Unlocking Faster Deep Learning with NVIDIA’s cuBLAS 12.5: A Deep Dive into Grouped GEMM APIs
Summary
NVIDIA’s cuBLAS 12.5 introduces significant updates to enhance deep learning and high-performance computing workloads. The highlight of this release is the introduction of Grouped GEMM APIs, which generalize batched APIs by allowing different matrix sizes, transpositions, and scaling factors to be grouped and executed in one kernel launch. This article delves into the details of Grouped GEMM APIs, their performance benefits, and other key updates in cuBLAS 12.5.
Introduction to Grouped GEMM APIs
Grouped GEMM APIs are a new addition to the cuBLAS library, designed to improve the performance of deep learning and high-performance computing workloads. These APIs extend the functionality of batched APIs by enabling the grouping of different matrix sizes, transpositions, and scaling factors into a single kernel launch. This approach has shown significant speedups in certain scenarios, such as the generation phase of a mixture-of-experts (MoE) model.
Key Features of Grouped GEMM APIs
- Generalization of Batched APIs: Grouped GEMM APIs allow for the grouping of different matrix sizes, transpositions, and scaling factors, making them more versatile than traditional batched APIs.

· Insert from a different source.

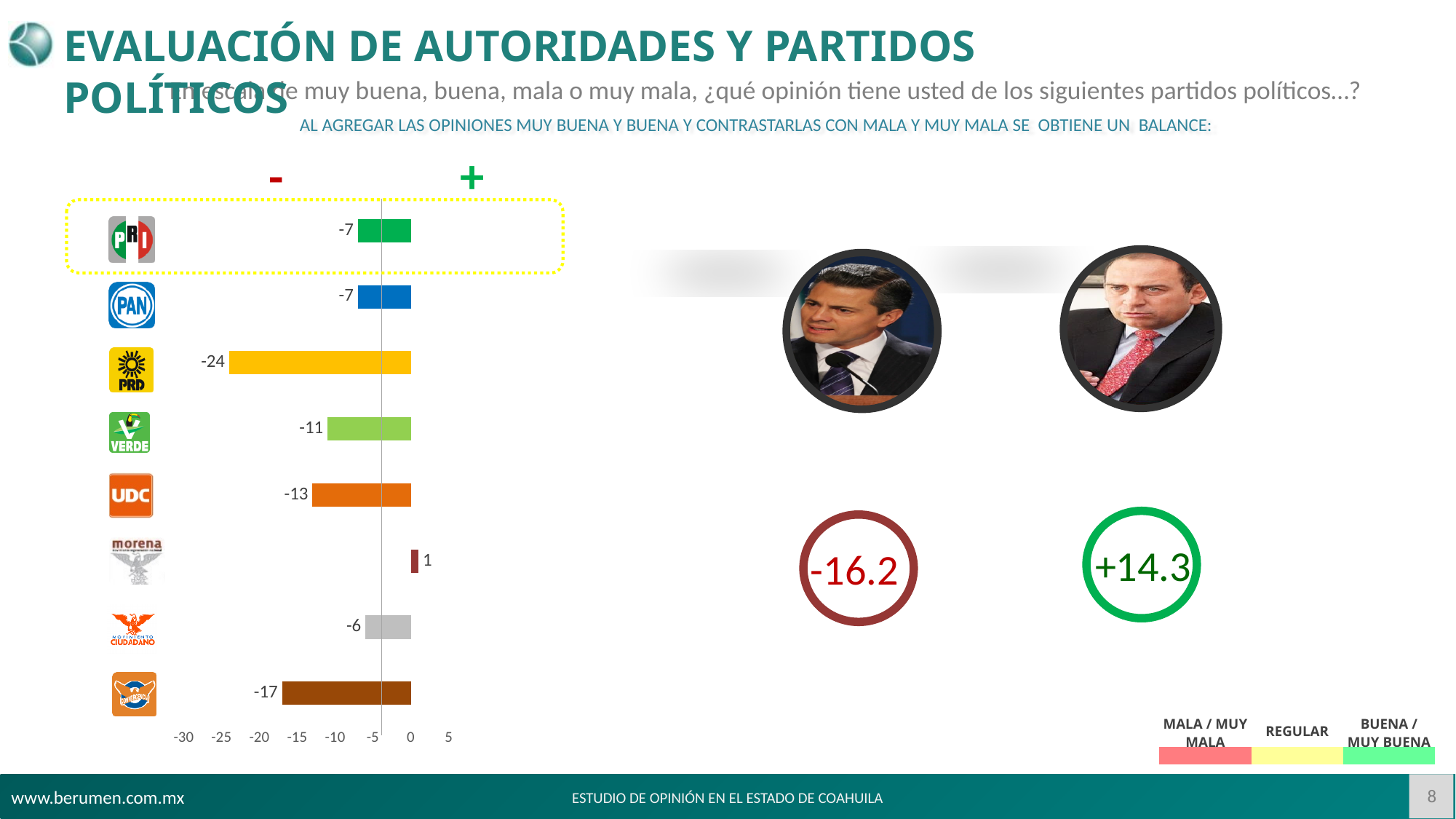
What is the balance value shown for Movimiento Ciudadano? -6 What is the balance value shown for morena? 1 Which party has the highest balance in the chart? morena What is the difference between the balance values of PRD and VERDE? 13 Which party has the lowest (most negative) balance in the chart? PRD What is the balance value shown for VERDE? -11 Which has a higher balance value, UDC or PAN? PAN What is the balance value shown for UDC? -13 What type of chart is used to show the party balances? Bar chart How many parties are shown in the bar chart? 8 What is the balance value shown for PAN? -7 What is the balance value shown for PRD? -24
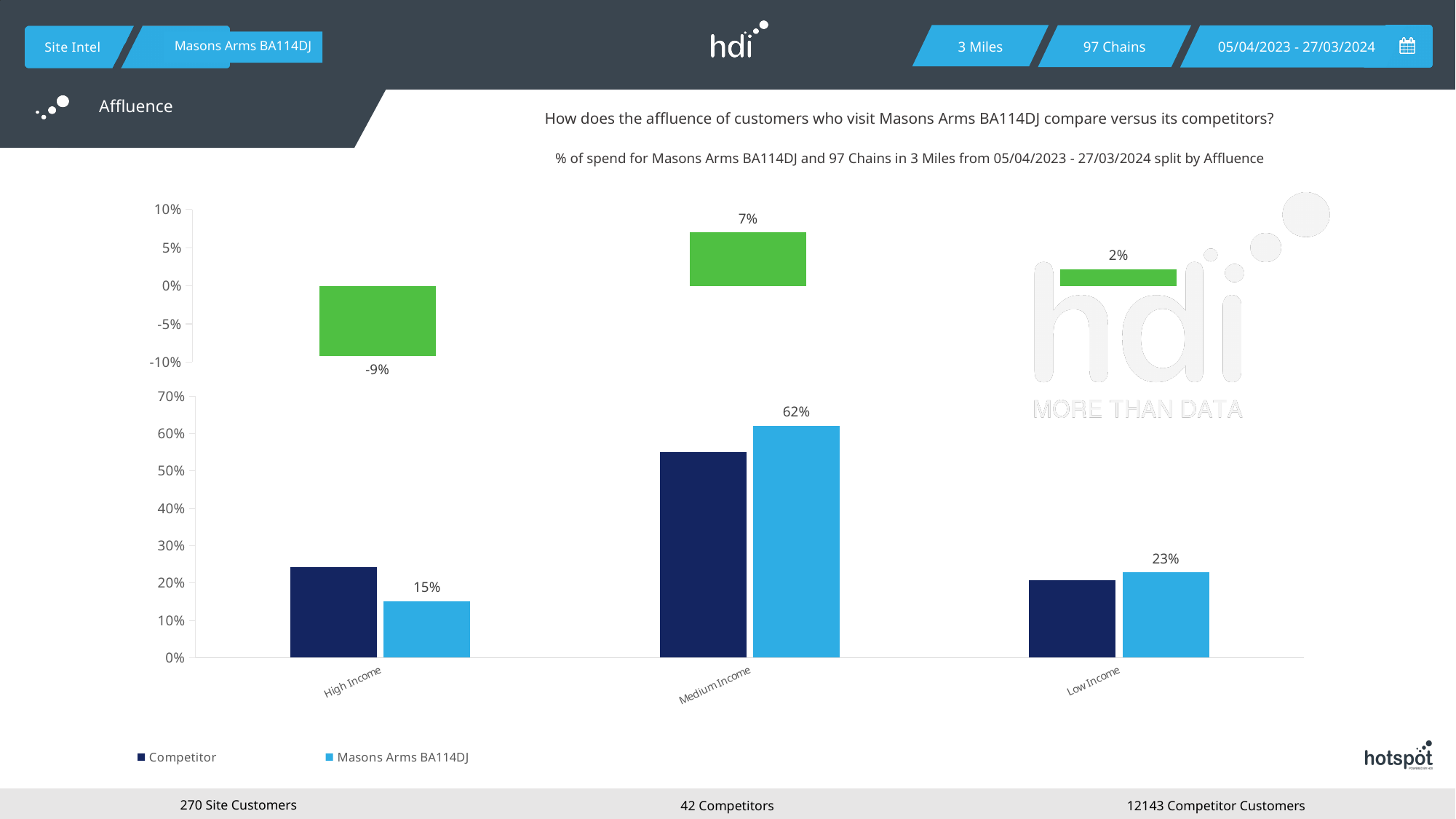
In the bottom chart, what is the value for Masons Arms BA114DJ in the Low Income category? 23% In the bottom chart, what is the difference between the Masons Arms BA114DJ values for Medium Income and Low Income? 39% In the bottom chart, what is the value for Masons Arms BA114DJ in the Medium Income category? 62% In the top chart, which category has the lowest value? High Income In the bottom chart, what is the value for Masons Arms BA114DJ in the High Income category? 15% What type of chart is the bottom chart? Bar chart In the bottom chart, which category has the highest value for Masons Arms BA114DJ? Medium Income In the bottom chart, which is larger for High Income: the Competitor value or the Masons Arms BA114DJ value? Competitor In the top chart, what is the value shown for High Income? -9% In the bottom chart, is the Competitor value for Medium Income greater or less than 50%? greater In the top chart, what is the value shown for Medium Income? 7% How many series does the legend of the bottom chart list? 2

- Variable Shapes and Transpositions: These APIs support variable shapes, transpositions, and scaling factors, providing greater flexibility in matrix operations.

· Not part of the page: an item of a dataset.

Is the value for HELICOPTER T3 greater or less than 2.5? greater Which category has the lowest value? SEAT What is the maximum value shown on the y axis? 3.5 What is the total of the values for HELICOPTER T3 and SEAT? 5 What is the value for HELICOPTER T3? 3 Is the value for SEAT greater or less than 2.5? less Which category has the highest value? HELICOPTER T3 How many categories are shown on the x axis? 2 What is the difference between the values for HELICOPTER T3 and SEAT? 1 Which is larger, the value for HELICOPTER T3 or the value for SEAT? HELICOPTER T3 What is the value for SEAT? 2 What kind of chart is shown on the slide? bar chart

- Performance Benefits: Grouped GEMM APIs have demonstrated a 1.2x speedup in certain scenarios, such as the generation phase of a MoE model with batch sizes of 8 and 64 and FP16 inputs and outputs.
New APIs for Grouped GEMM Support
Two new sets of APIs are available in the cuBLAS library for Grouped GEMM support:
- cublasgemmGroupedBatched: This API supports FP32 (including TF32) and FP64 precisions, where
<t>
is S or D for single and double precision, respectively. - cublasGemmGroupedBatchedEx: This API supports FP16, BF16, FP32 (including TF32), and FP64 precisions, offering a broader range of precision options.

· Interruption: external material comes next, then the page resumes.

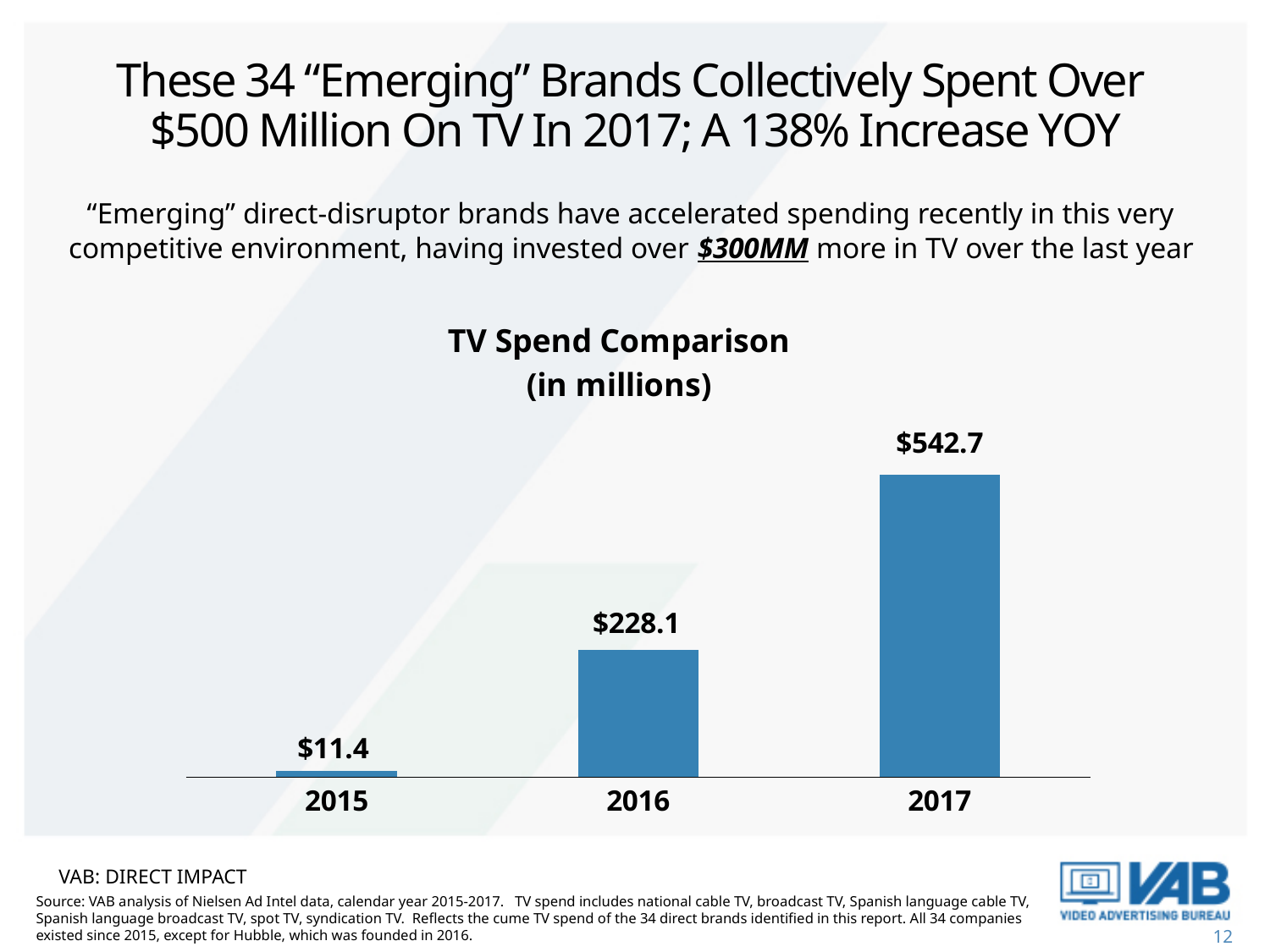
Do the TV spend values rise or fall from 2015 to 2017? Rise Which year has the lowest TV spend? 2015 Which year has the larger TV spend, 2016 or 2017? 2017 What is the title of the chart? TV Spend Comparison (in millions) How many years are shown in the chart? 3 What is the difference in TV spend between 2017 and 2016? $314.6 What is the TV spend value shown for 2017? $542.7 What is the difference in TV spend between 2016 and 2015? $216.7 Which year has the highest TV spend? 2017 What kind of chart is shown on the slide? Bar chart What is the TV spend value shown for 2016? $228.1 What is the TV spend value shown for 2015? $11.4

Latest LLM Matmul Performance on NVIDIA GPUs
Recent performance snapshots show significant speedups for Llama 2 70B and GPT3 training phases on NVIDIA H100, H200, and L40S GPUs. The H200 GPU, in particular, demonstrates nearly 3x and 5x speedups compared to the A100 for Llama 2 70B and GPT3 training phases, respectively.
Performance Tuning and Benchmarking
The cuBLAS library uses a recommender system at runtime to dispatch the fastest available configuration for any user-requested matmuls. This system is trained on actual timing data from a wide range of problems and configurations.
For advanced users, the cublasLtMatmulAlgoGetHeuristic API enables performance tuning to achieve faster implementations. Examples of auto-tuning in cuBLAS can be found on the NVIDIA/CUDALibrarySamples repository.
Enhanced Functionality in cuBLASLt
Since cuBLAS 12.0, numerous enhancements have been introduced:
- Fused Epilogue Support: Parity between BF16 and FP16 precisions on NVIDIA Ampere and Ada.
- Additional Fused Epilogues: On NVIDIA Hopper and Ampere.
- Support for FP8: On Ada GPUs and performance updates on Ada L4, L40, and L40S.
- Removal of M, N, and Batch Size Limitations: Of cuBLASLt matmul API.
- Improved Performance of Heuristics Cache: For workloads with high eviction rate.
- cuBLAS Symbols: Available in CUDA Toolkit symbols for Linux repository.
Table: Comparison of Grouped GEMM APIs
API | Precision | Variable Shapes | Transpositions | Scaling Factors |
---|---|---|---|---|
cublasgemmGroupedBatched | FP32, FP64 | Yes | Yes | Yes |
cublasGemmGroupedBatchedEx | FP16, BF16, FP32, FP64 | Yes | Yes | Yes |
Table: Performance Comparison on NVIDIA GPUs
GPU | Llama 2 70B | GPT3 |
---|---|---|
H200 | 3x speedup | 5x speedup |
H100 | 2x speedup | 3x speedup |
L40S | 1.5x speedup | 2x speedup |
Conclusion
NVIDIA’s cuBLAS 12.5 introduces significant updates to enhance deep learning and high-performance computing workloads. The introduction of Grouped GEMM APIs, improved matrix multiplication performance on NVIDIA Hopper and Ada GPUs, and enhanced performance tuning options make cuBLAS 12.5 a powerful tool for developers. By leveraging these updates, developers can achieve faster and more efficient deep learning and HPC workloads.